Mais même quand on est à ce point passionné par le portrait, ce n'est pas toujours facile de réussir la bonne photo, en 10 minutes, dans une chambre d'hôtel ou au coin d'une rue. 

“Je m'en sors en préparant énormément mes images. A chaque séance, je viens avec de nouvelles idées, avec pour chacune des croquis et de nouvelles conceptions de lumières.“ Autre atout pour Manuel Lagos Cid, mais il reste très discret sur ce point, ses clichés sont d’une qualité rare, le plus souvent réalisés avec un boîtier Mamiya équipé d'un dos Phase One P25 et un ensemble de flashes de studio portatifs.

Pour ses recherches personnelles, il préfère l'argentique, travaille idéalement avec un Mamiya 7 équipé d’un 65 mm, mais il lui arrive de choisir la chambre grand format comme ce fut le cas pour les portraits au Pérou. Toujours au minimum le moyen format pour la finesse de restitution et le rendu des zones de flou, et presque toujours en couleur.
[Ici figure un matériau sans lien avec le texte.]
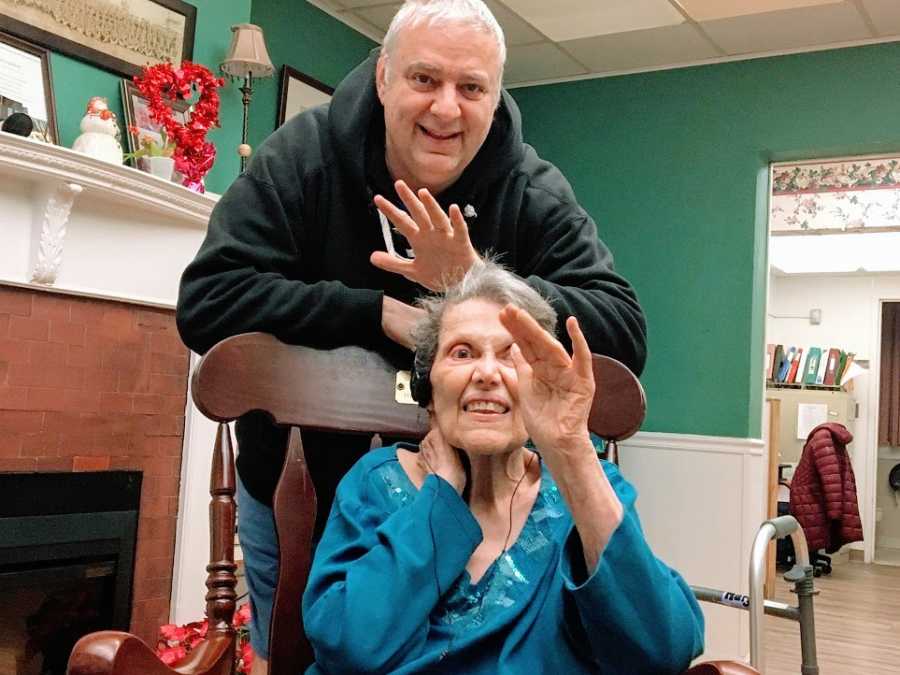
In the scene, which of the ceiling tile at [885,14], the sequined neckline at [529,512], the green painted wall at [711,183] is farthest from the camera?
the green painted wall at [711,183]

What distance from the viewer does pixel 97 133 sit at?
2.69 meters

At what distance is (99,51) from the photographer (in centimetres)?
282

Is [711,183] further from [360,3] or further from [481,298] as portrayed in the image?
[481,298]

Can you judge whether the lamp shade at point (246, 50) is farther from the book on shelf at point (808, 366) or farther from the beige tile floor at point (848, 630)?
the book on shelf at point (808, 366)

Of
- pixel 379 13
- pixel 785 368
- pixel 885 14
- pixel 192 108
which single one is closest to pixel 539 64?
pixel 379 13

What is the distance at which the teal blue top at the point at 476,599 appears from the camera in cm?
98


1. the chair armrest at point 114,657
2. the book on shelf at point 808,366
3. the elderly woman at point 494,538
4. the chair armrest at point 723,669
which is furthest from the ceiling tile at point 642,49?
the book on shelf at point 808,366

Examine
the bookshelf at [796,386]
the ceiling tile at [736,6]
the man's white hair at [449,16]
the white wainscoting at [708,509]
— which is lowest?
the white wainscoting at [708,509]

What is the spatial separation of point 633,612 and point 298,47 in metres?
3.54

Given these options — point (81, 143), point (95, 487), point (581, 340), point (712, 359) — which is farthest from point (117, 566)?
point (712, 359)

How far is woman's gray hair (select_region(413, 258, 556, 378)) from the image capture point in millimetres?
1181

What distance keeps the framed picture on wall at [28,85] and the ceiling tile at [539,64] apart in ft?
7.70

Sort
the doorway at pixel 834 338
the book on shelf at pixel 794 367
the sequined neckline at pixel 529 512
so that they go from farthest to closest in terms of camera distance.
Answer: the book on shelf at pixel 794 367, the doorway at pixel 834 338, the sequined neckline at pixel 529 512

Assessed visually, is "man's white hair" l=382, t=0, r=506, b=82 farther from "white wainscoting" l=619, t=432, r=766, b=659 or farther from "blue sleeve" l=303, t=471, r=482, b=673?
"white wainscoting" l=619, t=432, r=766, b=659
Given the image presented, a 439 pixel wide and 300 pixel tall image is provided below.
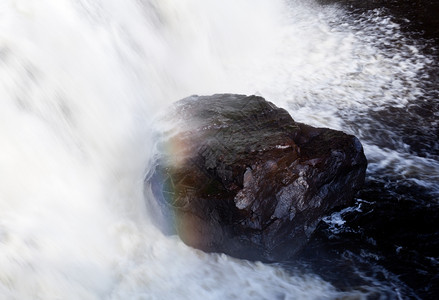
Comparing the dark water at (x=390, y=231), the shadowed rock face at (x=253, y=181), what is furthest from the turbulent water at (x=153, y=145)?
the shadowed rock face at (x=253, y=181)

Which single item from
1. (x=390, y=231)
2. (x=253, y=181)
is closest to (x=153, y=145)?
(x=253, y=181)

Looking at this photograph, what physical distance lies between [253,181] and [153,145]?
1.49m

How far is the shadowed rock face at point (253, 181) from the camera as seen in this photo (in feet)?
13.9

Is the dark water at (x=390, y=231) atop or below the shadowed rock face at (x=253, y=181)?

“ Au début, comme beaucoup, j'ai fait du noir et blanc car je pensais que pour exister en tant qu'oeuvre d'art  la photo devrait être achrome. Puis j'ai vu la série « East coast-West coast » d'Alfred Seiland, photographe autrichien travaillant en couleur. Ça été le déclic, depuis je travaille quasi exclusivement en couleur."

 

Paris Match et un livre aux éditions de La Martinière



40 ans, Manuel Lagos est un jeune photographe, au tout début d’une carrière prometteuse. Ses jeux et facéties du portrait de star, et ses envies de portraits documentaires n’ont pas fini de nous surprendre. Associé chaque semaine à Paris Match, grâce à Clelia Bailly, responsable photo des pages culture qui lui fait totalement confiance, il affirme depuis 3 ans sa renommée de portraitiste. Sa collaboration avec les éditions de La Martinière sur un des livres événement de la rentrée 2013 devrait également promouvoir son sens du jeu et de la mise en scène. Ce livre concerne la flambée médiatique de Rémi Gaillard, le gagman dont le site est le site français le plus vu dans le monde avec 1,5 milliards visiteurs. Manuel Lagos Cid a réalisé une vingtaine de portraits de Rémi Gaillard en situation dans des décors rappelant ses gags vidéo les plus plébiscités sur You Tube. Chaque image est présentée en double-page et rythme cette monographie attendue par tous les groupies.

 

Négatif Plus pour la fidélité de restitution des fichiers

 

"Je confie depuis environ 5 ans la réalisation de mes books à Négatif Plus. Ma chaîne graphique étant parfaitement équilibrée, j'apprécie la fidélité de reproduction, sans interprétation des fichiers, dont est capable ce laboratoire.

Pour l'exposition du 108, le tirage grand format sur papier mat a nécessité quelques ajustements et j'ai aussi apprécié ses compétences dans le tirage d'expo. Du coup, je leur ai confié la réalisation des tirages sur bâches pour l'exposition de Coudekerque-Branche. Régulièrement, je fais aussi imprimer des livres de présentation de mon travail."